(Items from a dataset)
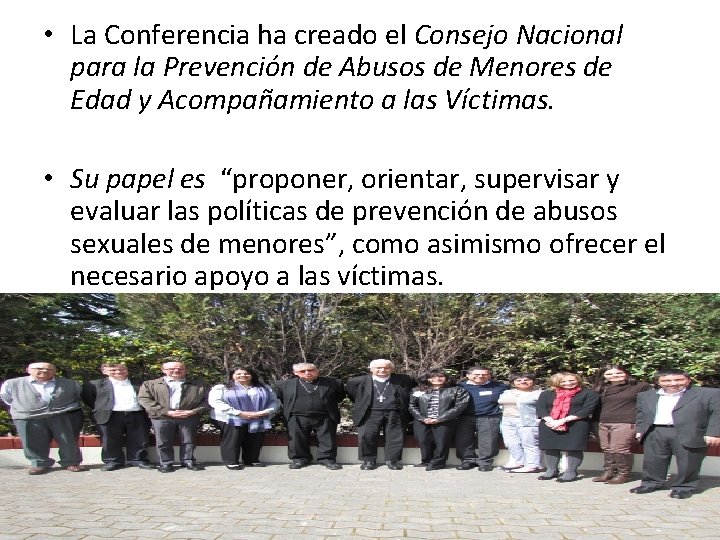  • La Conferencia ha creado el Consejo Nacional para la Prevención de Abusos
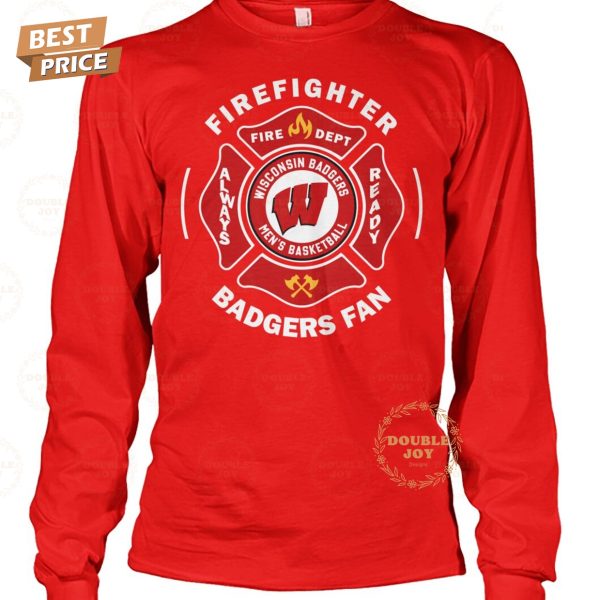 NCAA Wisconsin Badgers Men’s Basketball Firefighter Fire Dept Badgers Fan T-Shirt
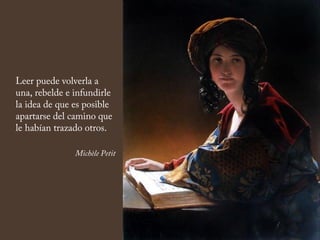 Leer puede volverla a
una, rebelde e infundirle
la idea de que es posible
apartarse del camino que
le habían trazado otros.
Michèle Petit
 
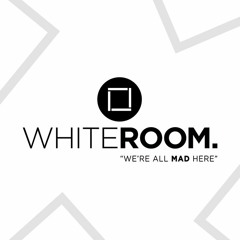 WHITE ROOM.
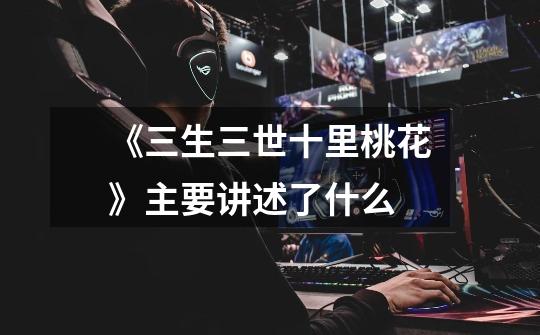 《三生三世十里桃花》主要讲述了什么-第1张-游戏信息-龙启网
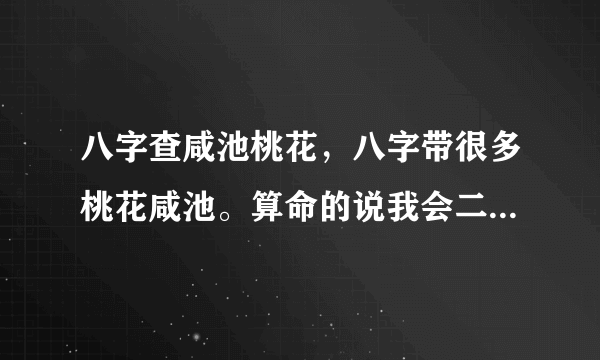 八字查咸池桃花，八字带很多桃花咸池。算命的说我会二婚？烦请*看看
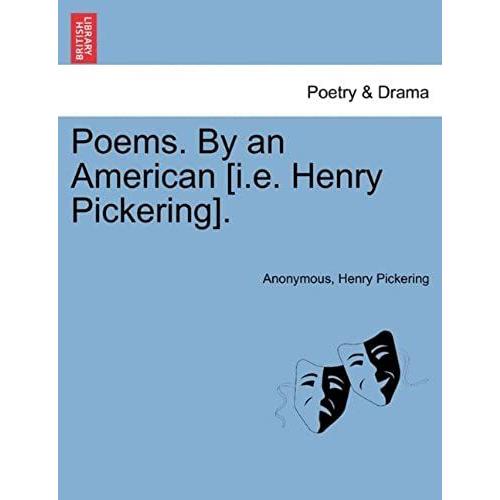 Poems. By An American [I.E. Henry Pickering].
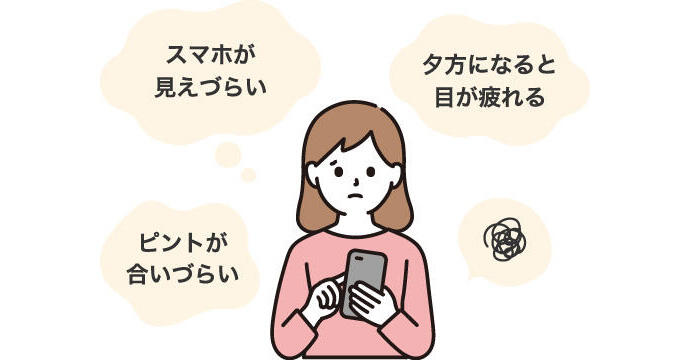 「スマホが見えづらい」「夕方になると目が疲れる」「ピントが合いづらい」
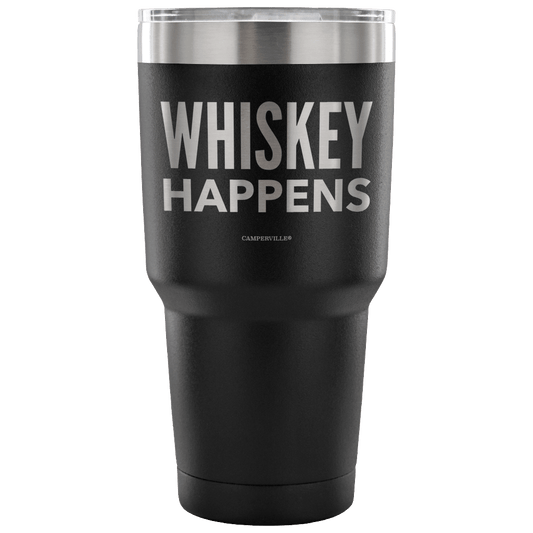 "Whiskey Happens" - Stainless Steel Tumbler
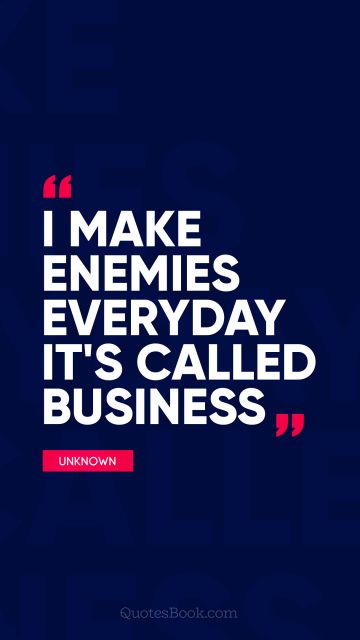 Business Quote - I make enemies everyday it's called business. Unknown Authors
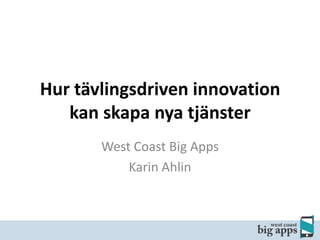 Hur tävlingsdriven innovation
kan skapa nya tjänster
West Coast Big Apps
Karin Ahlin

 
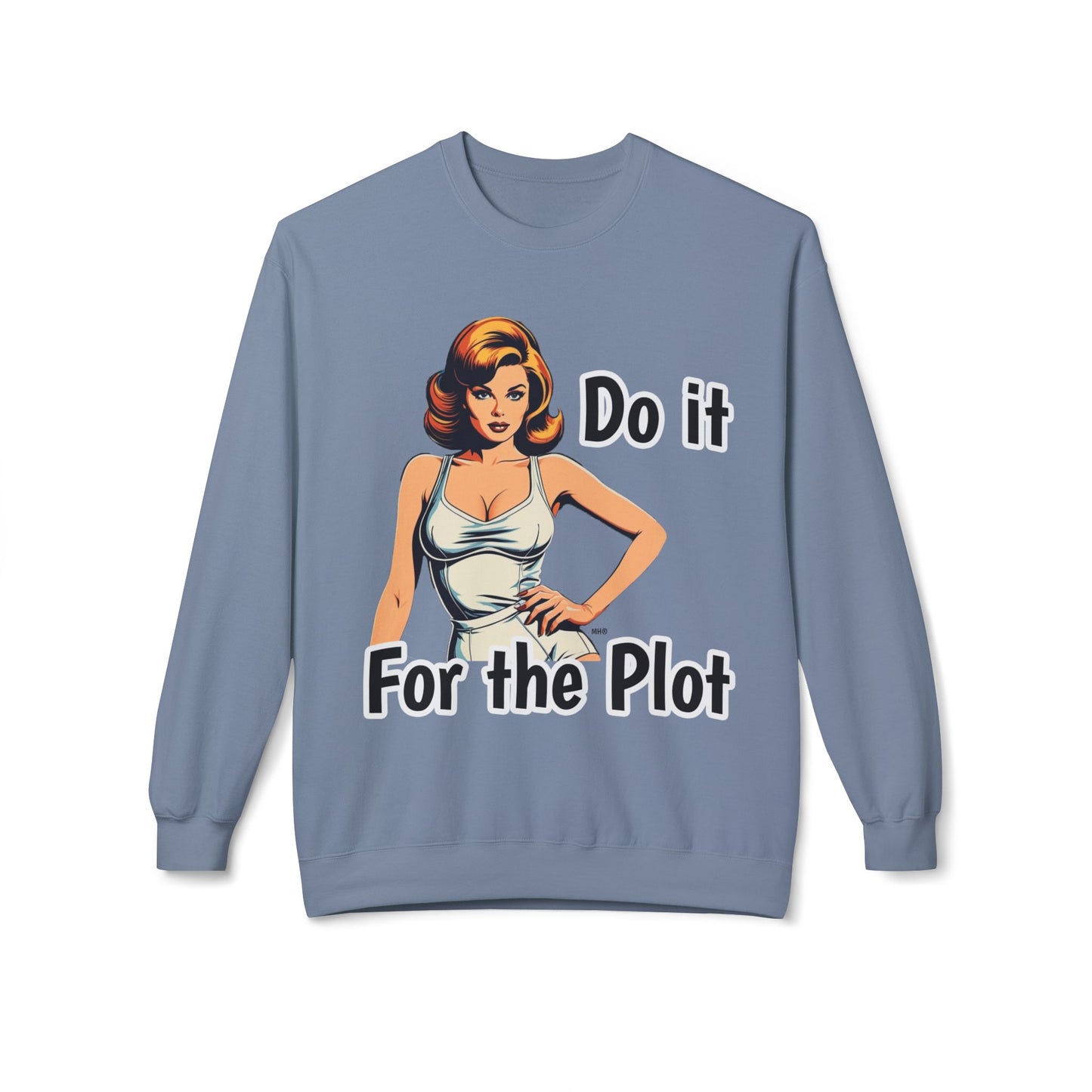 Do It For The Plot Sweatshirt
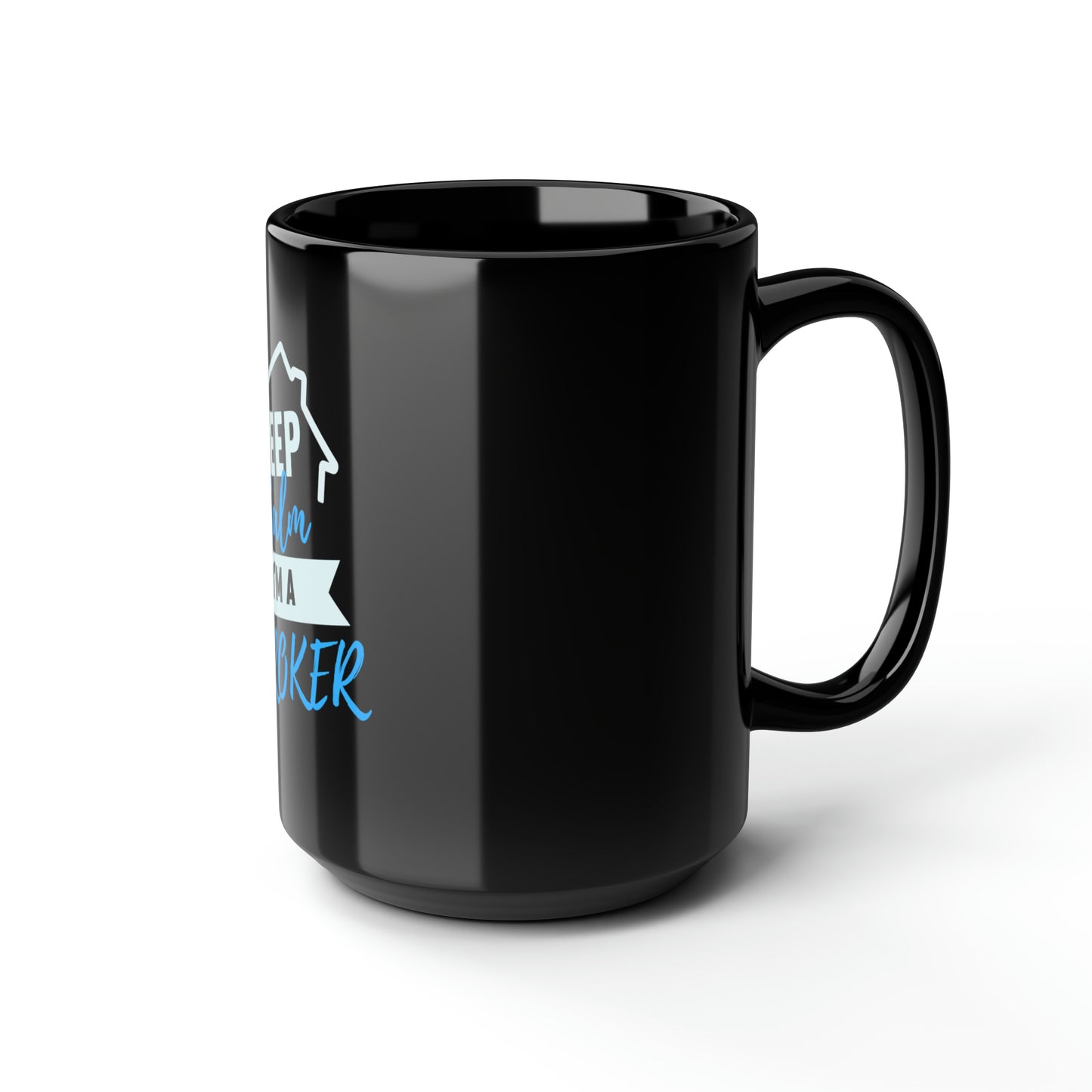 Keep Calm I'm a Broker Black Mug, 15oz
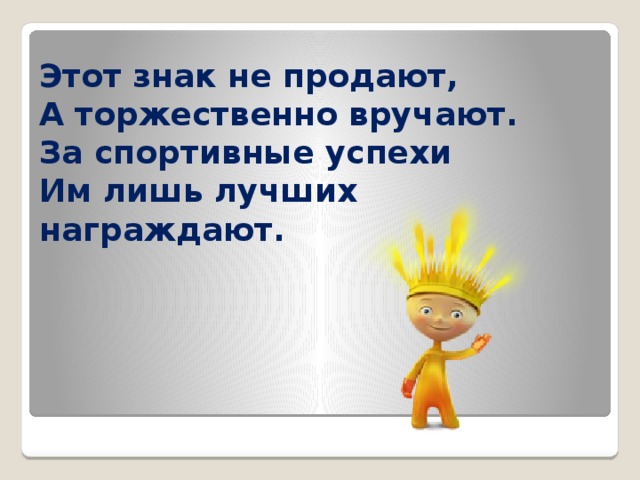 Этот знак не продают,  А торжественно вручают.  За спортивные успехи  Им лишь лучших награждают. 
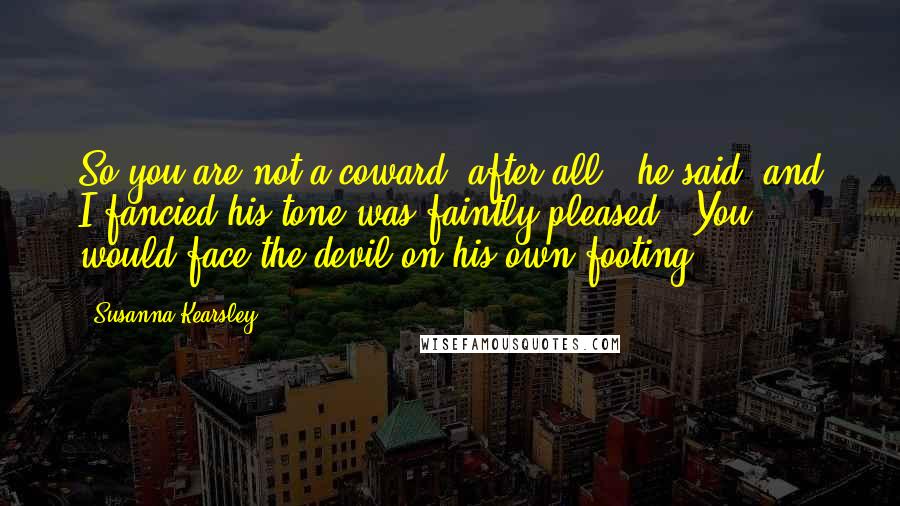 Susanna Kearsley Quotes: So you are not a coward, after all," he said, and I fancied his tone was faintly pleased. "You would face the devil on his own footing.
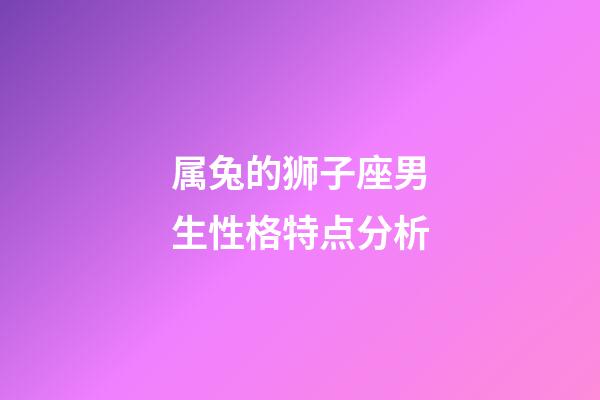 属兔的狮子座男生性格特点分析-第1张-星座运势-玄机派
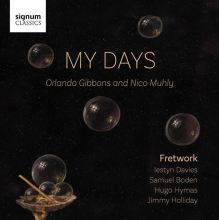 Album cover for Nico Muhly: My Days; Orlando Gibbons by Fretwork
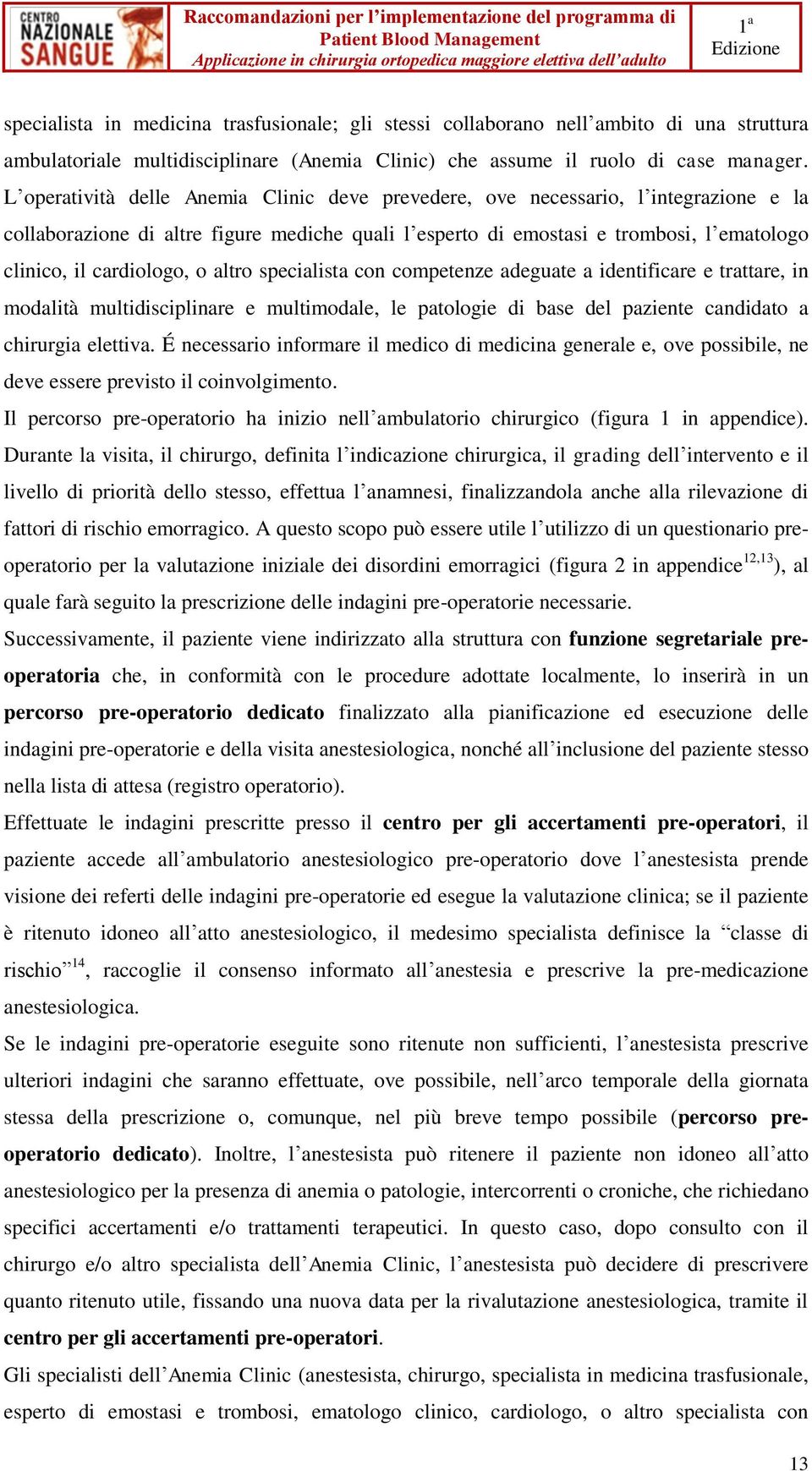 cardiologo, o altro specialista con competenze adeguate a identificare e trattare, in modalità multidisciplinare e multimodale, le patologie di base del paziente candidato a chirurgia elettiva.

• **YOUR TASK**
Return every item above word for word, keeping the text but leaving out the pictures.

• **ANSWER AREA**
  • La Conferencia ha creado el Consejo Nacional para la Prevención de Abusos
 NCAA Wisconsin Badgers Men’s Basketball Firefighter Fire Dept Badgers Fan T-Shirt
 Leer puede volverla a
una, rebelde e infundirle
la idea de que es posible
apartarse del camino que
le habían trazado otros.
Michèle Petit
 
 WHITE ROOM.
 《三生三世十里桃花》主要讲述了什么-第1张-游戏信息-龙启网
 八字查咸池桃花，八字带很多桃花咸池。算命的说我会二婚？烦请*看看
 Poems. By An American [I.E. Henry Pickering].
 「スマホが見えづらい」「夕方になると目が疲れる」「ピントが合いづらい」
 "Whiskey Happens" - Stainless Steel Tumbler
 Business Quote - I make enemies everyday it's called business. Unknown Authors
 Hur tävlingsdriven innovation
kan skapa nya tjänster
West Coast Big Apps
Karin Ahlin

 
 Do It For The Plot Sweatshirt
 Keep Calm I'm a Broker Black Mug, 15oz
 Этот знак не продают,  А торжественно вручают.  За спортивные успехи  Им лишь лучших награждают. 
 Susanna Kearsley Quotes: So you are not a coward, after all," he said, and I fancied his tone was faintly pleased. "You would face the devil on his own footing.
 属兔的狮子座男生性格特点分析-第1张-星座运势-玄机派
 Album cover for Nico Muhly: My Days; Orlando Gibbons by Fretwork
 cardiologo, o altro specialista con competenze adeguate a identificare e trattare, in modalità multidisciplinare e multimodale, le patologie di base del paziente candidato a chirurgia elettiva.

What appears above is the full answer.